> _How to complete this task_: Print all records exactly, pictures left out.

> _Data for analysis_:

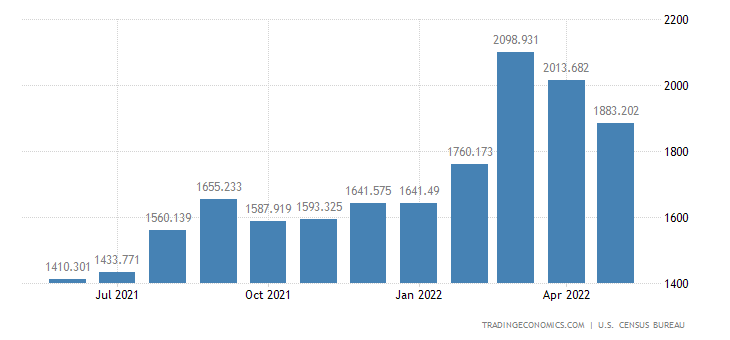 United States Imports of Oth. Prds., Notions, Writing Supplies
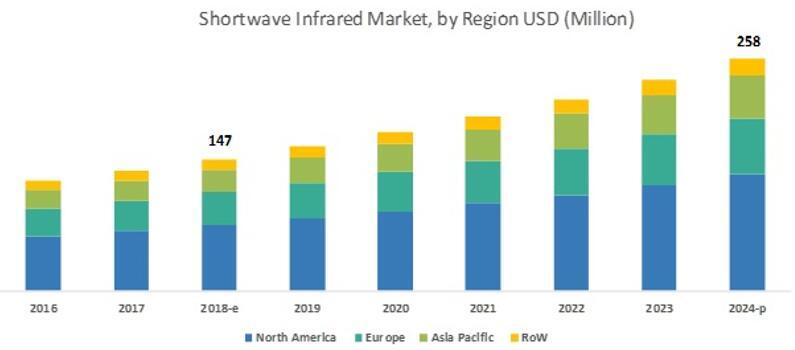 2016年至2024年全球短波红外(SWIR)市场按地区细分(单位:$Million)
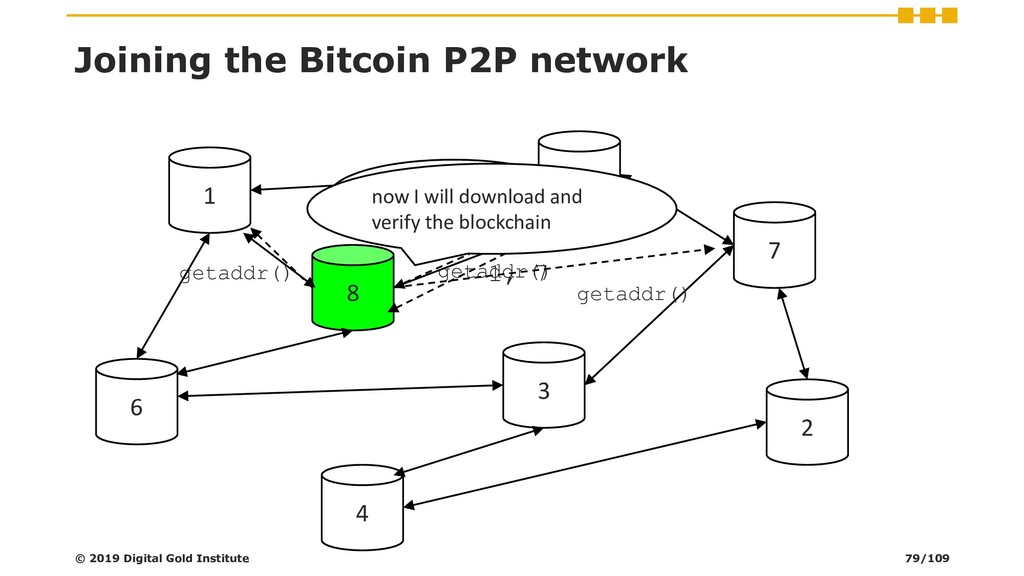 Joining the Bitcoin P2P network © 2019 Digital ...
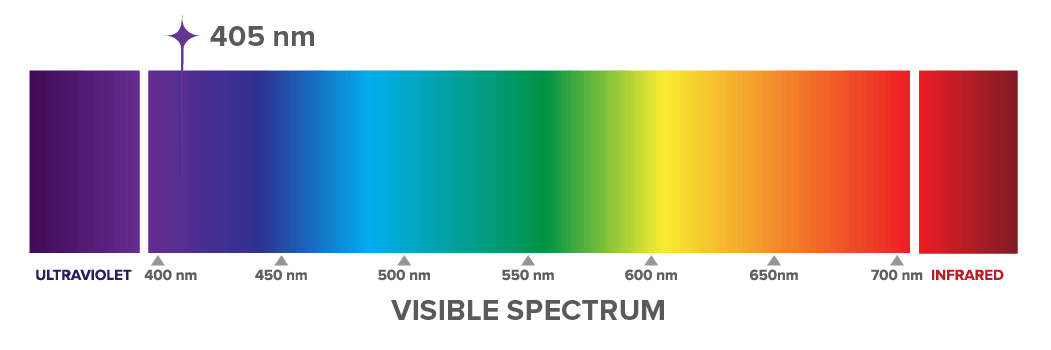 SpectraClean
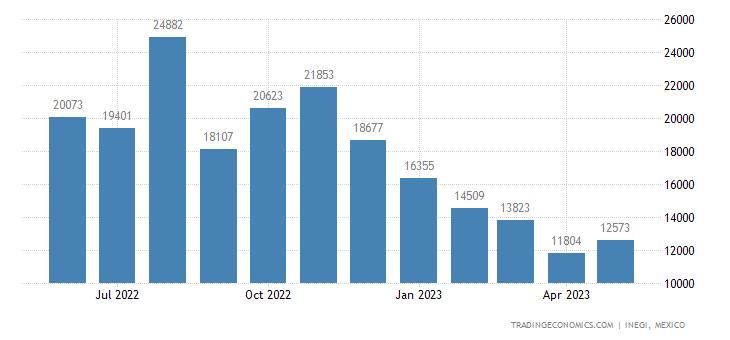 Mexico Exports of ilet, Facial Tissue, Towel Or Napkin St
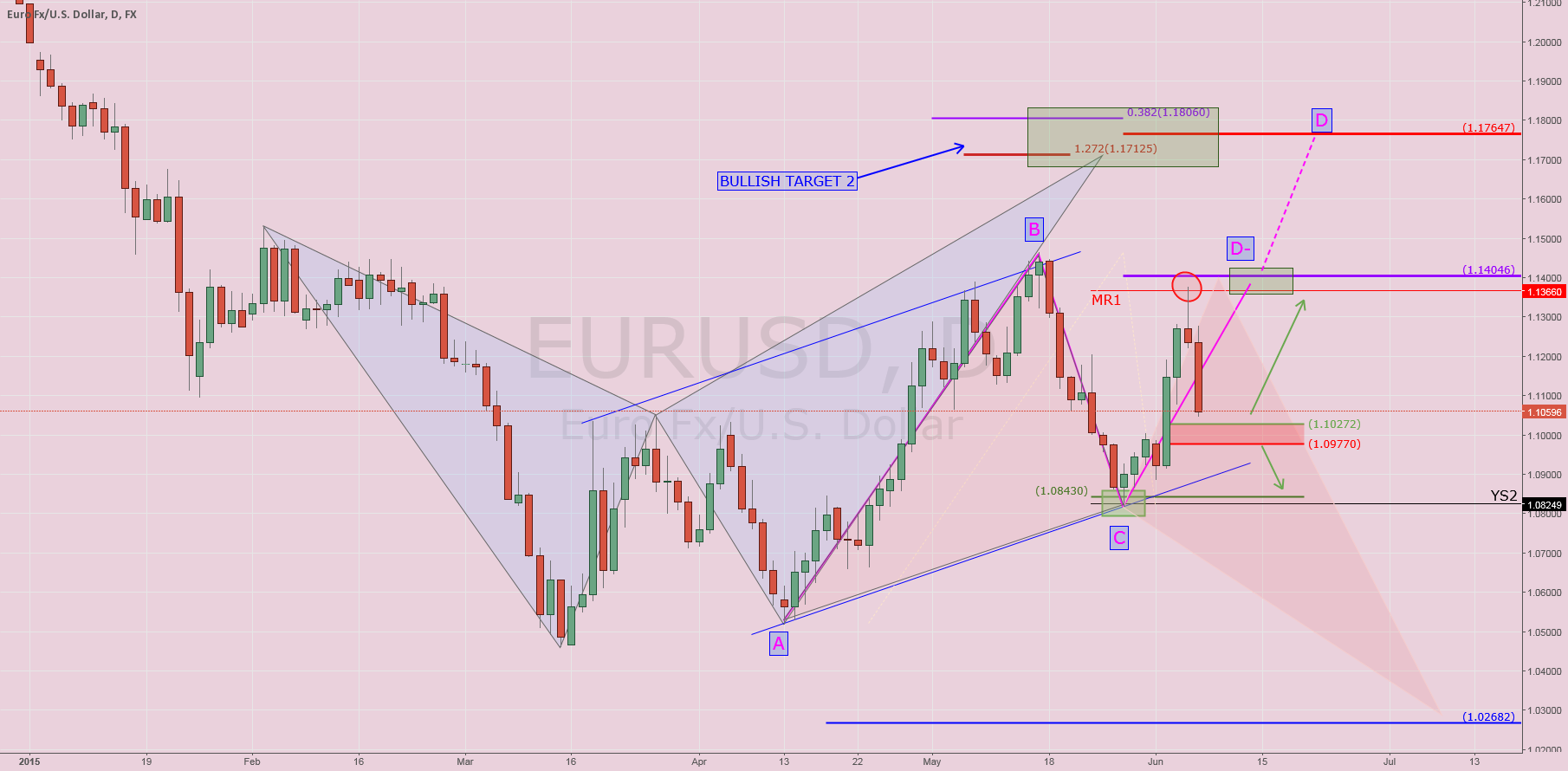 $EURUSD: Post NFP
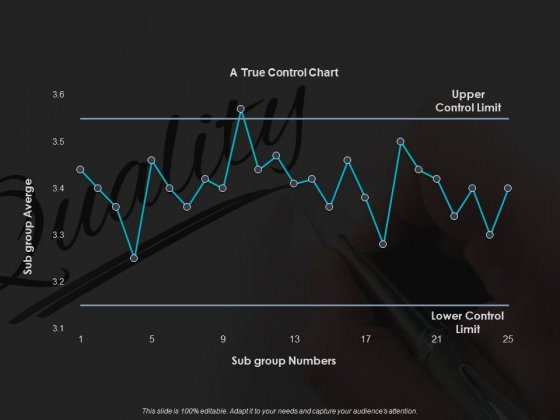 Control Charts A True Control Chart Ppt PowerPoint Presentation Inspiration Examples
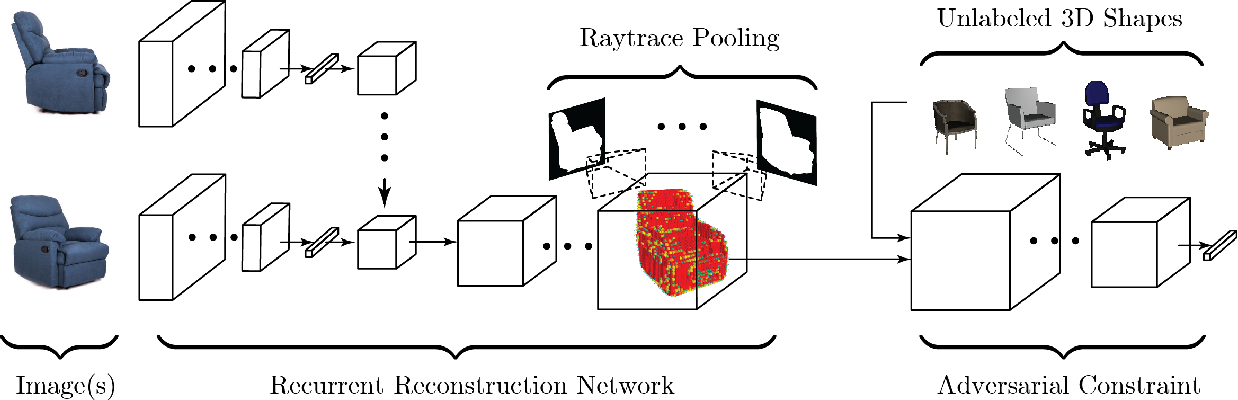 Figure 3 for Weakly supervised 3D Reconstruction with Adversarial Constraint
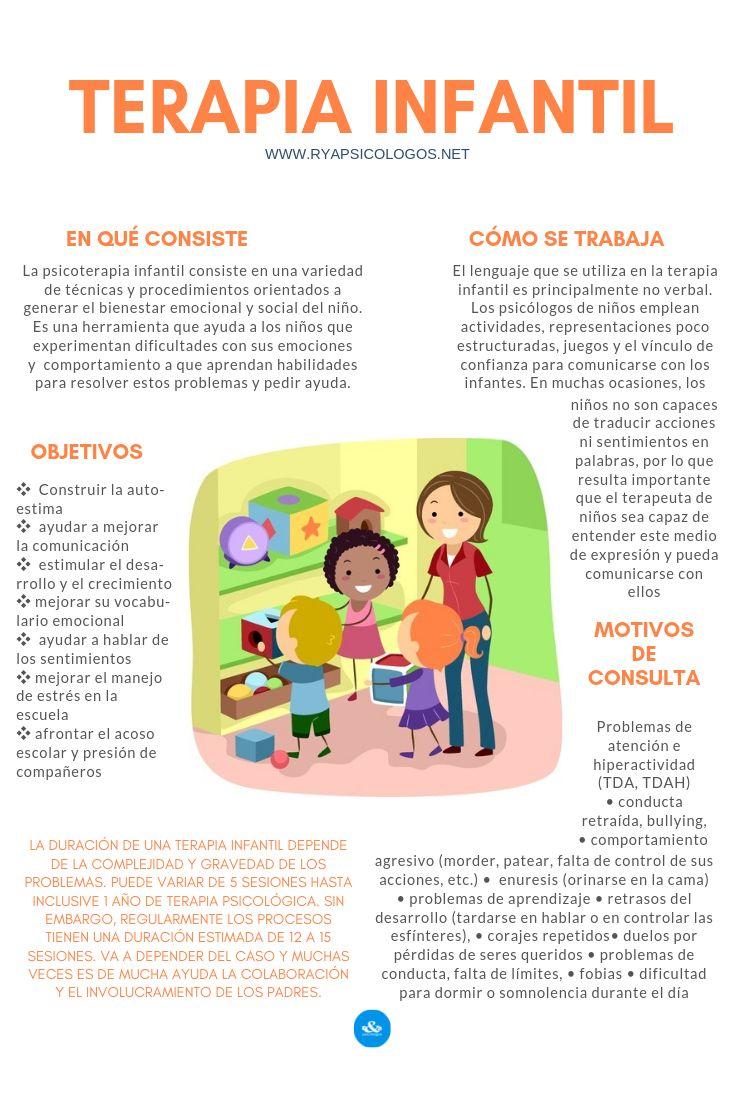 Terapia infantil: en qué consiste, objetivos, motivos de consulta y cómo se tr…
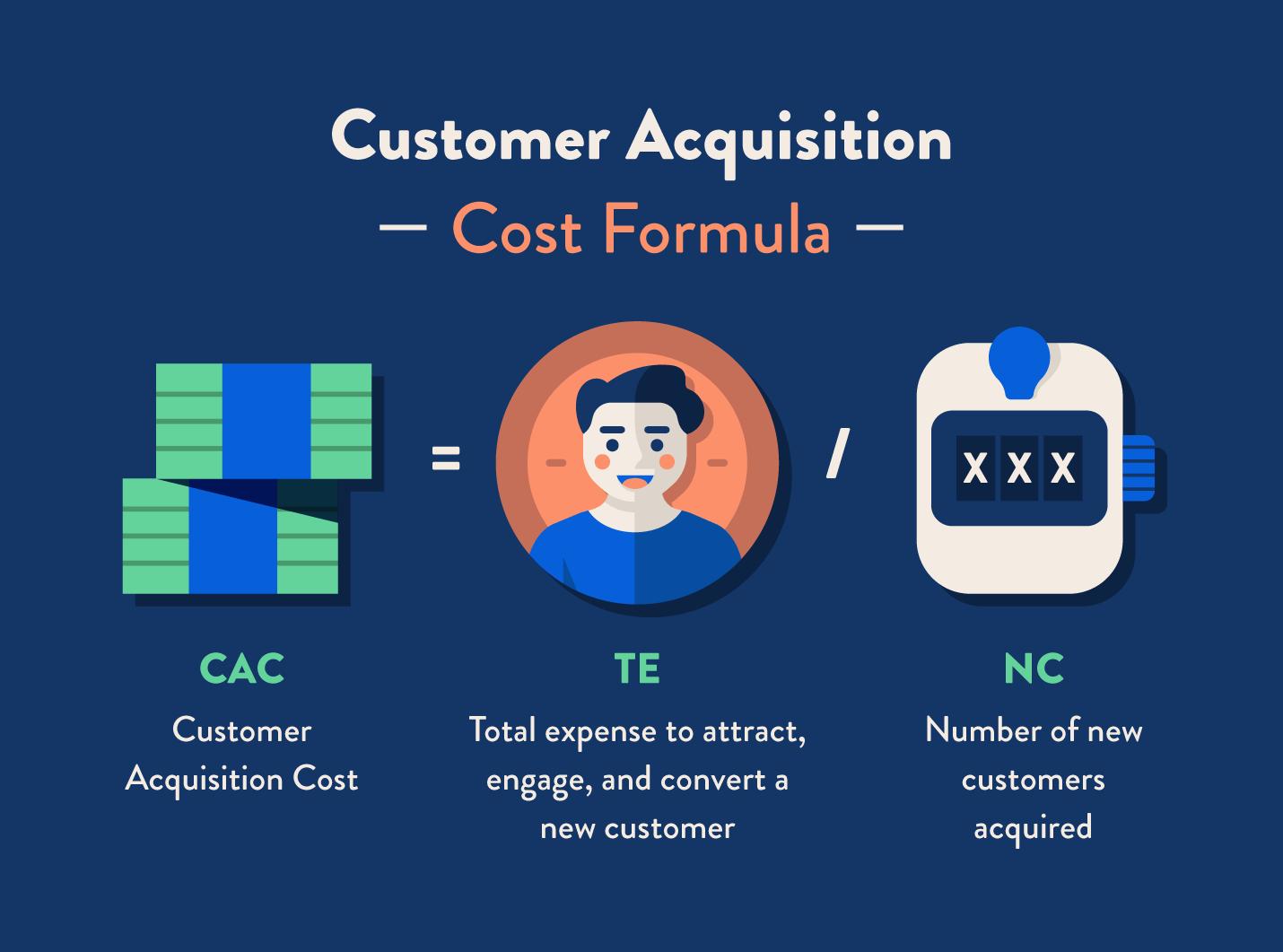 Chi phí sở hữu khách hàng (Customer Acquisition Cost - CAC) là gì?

> _Result_:
 United States Imports of Oth. Prds., Notions, Writing Supplies
 2016年至2024年全球短波红外(SWIR)市场按地区细分(单位:$Million)
 Joining the Bitcoin P2P network © 2019 Digital ...
 SpectraClean
 Mexico Exports of ilet, Facial Tissue, Towel Or Napkin St
 $EURUSD: Post NFP
 Control Charts A True Control Chart Ppt PowerPoint Presentation Inspiration Examples
 Figure 3 for Weakly supervised 3D Reconstruction with Adversarial Constraint
 Terapia infantil: en qué consiste, objetivos, motivos de consulta y cómo se tr…
 Chi phí sở hữu khách hàng (Customer Acquisition Cost - CAC) là gì?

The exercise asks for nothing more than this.